Jul. 9th, 2008 09:56 pm
altivo: Wet Altivo (wet altivo)
[personal profile] altivo
Back to a more typical Wednesday. The last two or three have been pretty mild.

Today we had some nut case who claimed it was his right to use library computers to run his "business" (whatever it is, probably something nefarious I think) and he pushed and shoved his way up to the director who still told him no. We have an extra ace up our sleeves for that: the computer equipment and software in the building is all paid for by the private trust fund left by our founder, and none of it is paid for by tax money. He was told he could have the same 60 minutes per calendar day that anyone else gets, and that's all.

I hunted up two obituaries in newspapers from 1892 and 1901. The 1892 newspaper was every bit as florid in writing style as anything Bret Harte ever wrote.

I had someone try to get a new library card but discovered that he already had a card and owed us $30 for overdue and lost books. Apparently he really wanted to check out more books because he went to the bank or something and came back 15 minutes later with cash to pay his fines.

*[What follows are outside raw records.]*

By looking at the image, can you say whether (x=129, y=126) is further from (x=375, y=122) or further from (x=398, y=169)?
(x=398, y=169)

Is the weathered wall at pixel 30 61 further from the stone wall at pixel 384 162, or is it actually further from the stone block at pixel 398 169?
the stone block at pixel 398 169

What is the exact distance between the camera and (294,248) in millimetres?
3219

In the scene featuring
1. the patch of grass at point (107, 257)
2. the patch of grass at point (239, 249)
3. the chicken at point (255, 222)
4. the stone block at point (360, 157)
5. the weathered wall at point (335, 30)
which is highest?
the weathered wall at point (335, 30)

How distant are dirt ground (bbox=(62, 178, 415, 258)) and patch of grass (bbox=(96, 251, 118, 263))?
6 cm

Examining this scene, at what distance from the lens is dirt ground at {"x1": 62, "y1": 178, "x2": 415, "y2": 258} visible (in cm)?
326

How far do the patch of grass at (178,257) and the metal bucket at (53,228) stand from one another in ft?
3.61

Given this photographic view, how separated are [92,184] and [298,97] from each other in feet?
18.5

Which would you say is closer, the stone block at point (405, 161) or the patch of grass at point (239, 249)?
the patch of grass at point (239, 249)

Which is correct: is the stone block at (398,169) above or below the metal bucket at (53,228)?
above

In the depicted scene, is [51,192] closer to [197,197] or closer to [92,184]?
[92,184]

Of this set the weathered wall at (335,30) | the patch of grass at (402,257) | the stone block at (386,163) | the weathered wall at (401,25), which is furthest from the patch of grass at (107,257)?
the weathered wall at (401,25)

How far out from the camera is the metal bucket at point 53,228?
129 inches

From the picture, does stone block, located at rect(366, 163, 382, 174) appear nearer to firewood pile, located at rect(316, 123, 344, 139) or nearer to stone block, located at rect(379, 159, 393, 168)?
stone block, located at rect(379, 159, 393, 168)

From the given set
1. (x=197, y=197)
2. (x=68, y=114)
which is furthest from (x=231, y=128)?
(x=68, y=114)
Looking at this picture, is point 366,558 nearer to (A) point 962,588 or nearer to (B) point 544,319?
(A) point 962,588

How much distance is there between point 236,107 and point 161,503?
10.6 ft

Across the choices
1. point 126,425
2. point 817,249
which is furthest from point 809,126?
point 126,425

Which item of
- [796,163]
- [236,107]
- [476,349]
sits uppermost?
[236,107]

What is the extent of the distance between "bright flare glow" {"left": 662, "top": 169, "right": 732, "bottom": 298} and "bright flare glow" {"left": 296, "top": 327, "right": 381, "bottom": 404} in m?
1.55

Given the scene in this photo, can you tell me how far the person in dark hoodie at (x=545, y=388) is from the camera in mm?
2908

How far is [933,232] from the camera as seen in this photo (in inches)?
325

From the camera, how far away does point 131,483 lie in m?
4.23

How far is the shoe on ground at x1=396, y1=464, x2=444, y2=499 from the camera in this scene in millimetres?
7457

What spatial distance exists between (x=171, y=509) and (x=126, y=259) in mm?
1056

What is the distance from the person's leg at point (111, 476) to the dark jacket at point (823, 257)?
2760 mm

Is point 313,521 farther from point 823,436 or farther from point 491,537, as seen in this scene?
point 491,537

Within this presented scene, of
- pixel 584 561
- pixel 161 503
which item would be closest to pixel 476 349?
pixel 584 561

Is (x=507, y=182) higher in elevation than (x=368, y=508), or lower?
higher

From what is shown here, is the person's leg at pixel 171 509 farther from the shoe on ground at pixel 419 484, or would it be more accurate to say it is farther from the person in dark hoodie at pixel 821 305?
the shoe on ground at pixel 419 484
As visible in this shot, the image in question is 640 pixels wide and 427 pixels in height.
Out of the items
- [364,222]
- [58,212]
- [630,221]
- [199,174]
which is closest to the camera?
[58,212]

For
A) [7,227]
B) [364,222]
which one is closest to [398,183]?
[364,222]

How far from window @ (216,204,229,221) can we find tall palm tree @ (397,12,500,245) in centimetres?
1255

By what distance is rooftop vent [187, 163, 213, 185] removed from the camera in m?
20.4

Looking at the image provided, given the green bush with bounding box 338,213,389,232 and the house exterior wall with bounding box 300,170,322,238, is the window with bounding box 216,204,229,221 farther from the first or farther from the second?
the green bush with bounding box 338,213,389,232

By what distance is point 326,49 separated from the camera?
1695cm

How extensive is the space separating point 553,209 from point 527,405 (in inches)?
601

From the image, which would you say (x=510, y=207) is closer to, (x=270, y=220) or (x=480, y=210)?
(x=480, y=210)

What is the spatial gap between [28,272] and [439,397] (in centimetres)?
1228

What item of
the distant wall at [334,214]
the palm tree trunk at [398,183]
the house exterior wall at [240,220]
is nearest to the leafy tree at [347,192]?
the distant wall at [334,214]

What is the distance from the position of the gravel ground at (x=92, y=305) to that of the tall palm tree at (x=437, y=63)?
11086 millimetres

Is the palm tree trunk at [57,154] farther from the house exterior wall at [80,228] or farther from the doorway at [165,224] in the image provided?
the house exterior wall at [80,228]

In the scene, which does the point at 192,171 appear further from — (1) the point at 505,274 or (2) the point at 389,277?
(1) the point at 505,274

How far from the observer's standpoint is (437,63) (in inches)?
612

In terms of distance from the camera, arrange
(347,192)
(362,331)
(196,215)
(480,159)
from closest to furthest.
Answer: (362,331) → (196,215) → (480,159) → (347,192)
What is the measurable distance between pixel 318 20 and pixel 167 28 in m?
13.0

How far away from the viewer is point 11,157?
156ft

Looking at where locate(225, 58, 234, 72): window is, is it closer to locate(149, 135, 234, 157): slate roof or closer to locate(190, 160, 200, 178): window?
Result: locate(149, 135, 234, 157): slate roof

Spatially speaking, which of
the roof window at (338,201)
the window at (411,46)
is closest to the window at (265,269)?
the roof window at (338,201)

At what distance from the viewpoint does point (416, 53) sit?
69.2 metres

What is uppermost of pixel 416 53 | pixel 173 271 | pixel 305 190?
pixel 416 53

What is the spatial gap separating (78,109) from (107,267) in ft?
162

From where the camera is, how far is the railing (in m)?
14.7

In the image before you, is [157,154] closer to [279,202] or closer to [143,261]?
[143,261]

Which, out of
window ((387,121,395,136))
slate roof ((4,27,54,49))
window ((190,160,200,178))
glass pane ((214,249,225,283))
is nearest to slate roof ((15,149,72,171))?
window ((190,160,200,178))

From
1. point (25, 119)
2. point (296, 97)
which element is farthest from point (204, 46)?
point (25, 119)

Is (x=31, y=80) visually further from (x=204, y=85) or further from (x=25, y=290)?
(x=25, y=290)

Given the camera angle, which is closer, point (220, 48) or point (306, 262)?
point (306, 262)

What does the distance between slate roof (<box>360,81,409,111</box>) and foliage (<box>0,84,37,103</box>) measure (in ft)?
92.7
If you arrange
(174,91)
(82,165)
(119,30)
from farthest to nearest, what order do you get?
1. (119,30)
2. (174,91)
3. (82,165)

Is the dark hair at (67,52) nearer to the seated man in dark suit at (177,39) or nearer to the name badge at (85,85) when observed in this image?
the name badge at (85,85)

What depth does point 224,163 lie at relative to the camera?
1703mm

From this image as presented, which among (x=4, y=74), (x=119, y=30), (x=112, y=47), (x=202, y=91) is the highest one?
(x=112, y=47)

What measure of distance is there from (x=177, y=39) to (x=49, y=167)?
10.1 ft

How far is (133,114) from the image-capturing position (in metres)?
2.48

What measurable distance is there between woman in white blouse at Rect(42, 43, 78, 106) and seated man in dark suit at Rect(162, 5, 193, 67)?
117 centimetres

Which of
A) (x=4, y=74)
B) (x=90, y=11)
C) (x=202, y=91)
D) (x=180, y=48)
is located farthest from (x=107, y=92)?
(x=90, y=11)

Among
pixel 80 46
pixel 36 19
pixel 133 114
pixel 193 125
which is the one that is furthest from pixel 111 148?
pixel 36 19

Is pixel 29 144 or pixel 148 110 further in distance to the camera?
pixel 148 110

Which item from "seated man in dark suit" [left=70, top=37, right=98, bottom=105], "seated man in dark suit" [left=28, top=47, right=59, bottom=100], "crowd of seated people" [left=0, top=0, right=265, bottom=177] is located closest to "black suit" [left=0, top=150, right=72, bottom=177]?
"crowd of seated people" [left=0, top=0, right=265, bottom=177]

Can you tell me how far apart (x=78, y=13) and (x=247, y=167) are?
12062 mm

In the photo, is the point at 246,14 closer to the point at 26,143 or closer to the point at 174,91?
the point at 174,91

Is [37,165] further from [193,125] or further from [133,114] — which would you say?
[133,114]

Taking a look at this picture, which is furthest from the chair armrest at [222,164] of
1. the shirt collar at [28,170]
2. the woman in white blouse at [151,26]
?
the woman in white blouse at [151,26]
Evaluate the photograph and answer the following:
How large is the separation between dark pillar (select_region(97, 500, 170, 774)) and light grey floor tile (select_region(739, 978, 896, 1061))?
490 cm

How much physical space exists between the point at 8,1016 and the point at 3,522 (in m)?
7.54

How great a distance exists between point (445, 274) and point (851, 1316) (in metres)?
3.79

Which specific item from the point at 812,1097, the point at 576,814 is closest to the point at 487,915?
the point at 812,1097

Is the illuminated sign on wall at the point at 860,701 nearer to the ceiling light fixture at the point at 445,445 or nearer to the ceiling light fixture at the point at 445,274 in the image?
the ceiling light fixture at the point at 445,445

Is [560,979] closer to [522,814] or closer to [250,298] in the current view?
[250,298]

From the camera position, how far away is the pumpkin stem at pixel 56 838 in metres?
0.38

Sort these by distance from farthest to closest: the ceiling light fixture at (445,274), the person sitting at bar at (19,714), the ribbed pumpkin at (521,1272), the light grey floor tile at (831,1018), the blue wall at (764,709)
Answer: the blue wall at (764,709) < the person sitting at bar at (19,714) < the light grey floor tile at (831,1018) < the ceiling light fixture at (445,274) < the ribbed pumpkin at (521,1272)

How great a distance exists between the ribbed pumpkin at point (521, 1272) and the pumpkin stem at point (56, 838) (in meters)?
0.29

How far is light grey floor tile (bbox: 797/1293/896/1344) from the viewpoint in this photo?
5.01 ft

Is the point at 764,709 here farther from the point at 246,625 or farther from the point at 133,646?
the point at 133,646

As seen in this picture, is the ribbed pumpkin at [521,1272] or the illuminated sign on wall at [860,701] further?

Right at closing the phone rang. I should have let it go but I picked it up. It was a woman complaining that she was unable to place a hold request for a book through the online catalog. I explained that some books cannot be checked out of the library and therefore cannot be held. She insisted that this couldn't be one of those. It was, of course. An old copy of Elsie Dinsmore by Martha Finley. It's part of a collection of early children's books that are in our "rare book room" and cannot be taken from the building, though anyone who asks can usually sit in there and read them. For some reason she just couldn't understand the concept. Again and again she asked why she couldn't check the book out. I told her that it is available easily in a modern paperback (only because it's a classic, it's actually a pretty poor excuse for a story) but she insisted that she needed a library copy. I wasn't about to fill out an interlibrary loan request form for her over the phone when it was already ten minutes past closing, so I told her she should come in to the library to do that.

Elsie Dinsmore is one of those dreary Victorian didactic books intended to teach children "proper behavior, faith in god, and respect for their elders." It's just awful stuff, about a girl whose father went away on business and didn't come back for a long time. Her mother was already dead, and she was left in the care of an aunt or step-mother, if I remember correctly, who abused her horribly but her faith in god and her father got her through it all with proper meekness and self-effacement, as would always have been prescribed for a teen girl of the era. The whole text is probably in Project Gutenberg where anyone can download it, but there was no point in suggesting that to this caller. Picture Harry Potter living with the Dursleys, only he never gets to go to Hogwarts at all. That's what it's like.